Now for the decoder part of the network.

As per the article:
> Every step in the expansive path consists of an upsampling of the feature map followed by a 2x2 convolution (“up-convolution”) that halves the number of feature channels, a concatenation with the correspondingly cropped feature map from the contracting path, and two 3x3 convolutions, each followed by a ReLU. The cropping is necessary due to the loss of border pixels in every convolution.

Again, we pad the convolutions to keep the spatial dimensions the same, so we don't need to crop the feature maps.

In [None]:
class DecoderBlock(nn.Module):
    def __init__(
        self,
        n_dims: int,
        in_channels: int,
        out_channels: int,
        use_transpose: bool = False,
        use_normalization: bool = True,
    ) -> None:
        super().__init__()

        # Our earlier trick to make the code more readable
        # Unfortunately doesn't work quite as nicely here because 
        # nn.Upsample and nn.ConvTranspose have different signatures
        conv = None

        if n_dims == 2:
            conv = nn.Conv2d

            # Two methods to upsample: transpose or with interpolation
            ## Upsample the spatial dimensions (height, width) and reduce the number of channels by half.
            if use_transpose:
                self.upsample = nn.ConvTranspose2d(in_channels, in_channels // 2, kernel_size=2, stride=2)  # We cut the number of in-channels in half. How this operation affects the other dimensions?
            else:
                self.upsample = nn.Sequential(  # We want to the same image dimension as by using use_transpose
                    nn.Upsample(   # What is it changing here? 
                        scale_factor=2,
                        mode="bilinear",
                        align_corners=True
                    ),
                    conv(in_channels, in_channels // 2, kernel_size=1, padding=0),  # We performe a 1x1 convolution. Why is this useful? Did the image change shape?
                )
        elif n_dims == 3:
            conv = nn.Conv3d

            if use_transpose:
                self.upsample = nn.ConvTranspose3d(in_channels, in_channels // 2, kernel_size=2, stride=2)
            else:
                self.upsample = nn.Sequential(
                    nn.Upsample(
                        scale_factor=2,
                        mode="trilinear",  # Why do we use trilinear interpolation here and not bilinear? What is the difference?
                        align_corners=True
                    ),
                    conv(in_channels, in_channels // 2, kernel_size=1, padding=0),
                )
        
        self.decode = DoubleConv(n_dims, in_channels, out_channels, use_normalization)
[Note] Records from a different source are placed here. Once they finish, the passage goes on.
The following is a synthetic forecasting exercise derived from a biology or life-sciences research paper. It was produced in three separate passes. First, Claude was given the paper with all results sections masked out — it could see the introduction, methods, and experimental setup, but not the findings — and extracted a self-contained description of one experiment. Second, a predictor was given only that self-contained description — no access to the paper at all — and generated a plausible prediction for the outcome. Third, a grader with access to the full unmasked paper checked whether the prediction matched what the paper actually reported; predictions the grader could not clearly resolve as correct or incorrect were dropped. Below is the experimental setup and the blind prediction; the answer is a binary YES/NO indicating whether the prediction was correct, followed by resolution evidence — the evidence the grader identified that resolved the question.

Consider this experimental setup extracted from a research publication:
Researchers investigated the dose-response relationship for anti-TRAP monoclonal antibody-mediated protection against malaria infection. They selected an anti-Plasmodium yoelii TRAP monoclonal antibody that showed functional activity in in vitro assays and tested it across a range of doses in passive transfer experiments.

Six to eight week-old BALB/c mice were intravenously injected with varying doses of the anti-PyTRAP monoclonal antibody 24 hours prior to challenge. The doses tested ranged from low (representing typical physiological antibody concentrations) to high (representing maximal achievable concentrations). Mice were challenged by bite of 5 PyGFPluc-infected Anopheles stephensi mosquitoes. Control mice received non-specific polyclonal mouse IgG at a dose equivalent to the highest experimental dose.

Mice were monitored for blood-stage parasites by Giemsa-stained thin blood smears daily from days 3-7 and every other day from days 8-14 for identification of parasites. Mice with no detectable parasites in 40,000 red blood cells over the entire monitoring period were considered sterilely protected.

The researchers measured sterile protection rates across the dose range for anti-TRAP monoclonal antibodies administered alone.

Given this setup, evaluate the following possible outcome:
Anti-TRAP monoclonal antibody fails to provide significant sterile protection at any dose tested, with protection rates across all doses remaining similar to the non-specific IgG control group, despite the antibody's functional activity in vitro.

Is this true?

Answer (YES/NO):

    def forward(self, x: torch.Tensor, skip: torch.Tensor) -> torch.Tensor:
        x = self.upsample(x)
        
        # This is the skip connection
        x = torch.cat((x, skip), dim=1)
        x = self.decode(x)
        return x

Now we can put it all together in the U-Net architecture.

In [None]:
class UNet(nn.Module):
    def __init__(
        self,
        n_dims: int,
        in_channels: int,
        out_channels: int,
        base_channels: int = 8,
        depth: int = 4,
        use_transpose: bool = False,
        use_normalization: bool = True,
        final_activation: nn.Module | None = None,
    ) -> None:
        super().__init__()

        self.n_dims = n_dims
        self.depth = depth

        if depth < 2:
            raise ValueError("Model depth must be 2 or greater")
        
        # Define the input layer
        layers = [DoubleConv(n_dims, in_channels, base_channels, use_normalization)]
        
        # Define the encoder path: it progressively doubles the number of channels
        current_features = base_channels
        for _ in range(depth - 1):
            layers.append(EncoderBlock(n_dims, current_features, current_features * 2, use_normalization))
            current_features *= 2

        # Define the decoder path: progressively halves the number of channels
        for _ in range(depth - 1):
            layers.append(DecoderBlock(n_dims, current_features, current_features // 2, use_transpose, use_normalization))
            current_features //= 2
        
        # Define the output layer
        if n_dims == 2:
            layers.append(nn.Conv2d(current_features, out_channels, kernel_size=1))
        elif n_dims == 3:
            layers.append(nn.Conv3d(current_features, out_channels, kernel_size=1))
        else:
            raise ValueError("Invalid number of dimensions")
        
        self.layers = nn.ModuleList(layers)
        if final_activation is not None:
            self.final_activation = final_activation
        else:
            self.final_activation = nn.Identity()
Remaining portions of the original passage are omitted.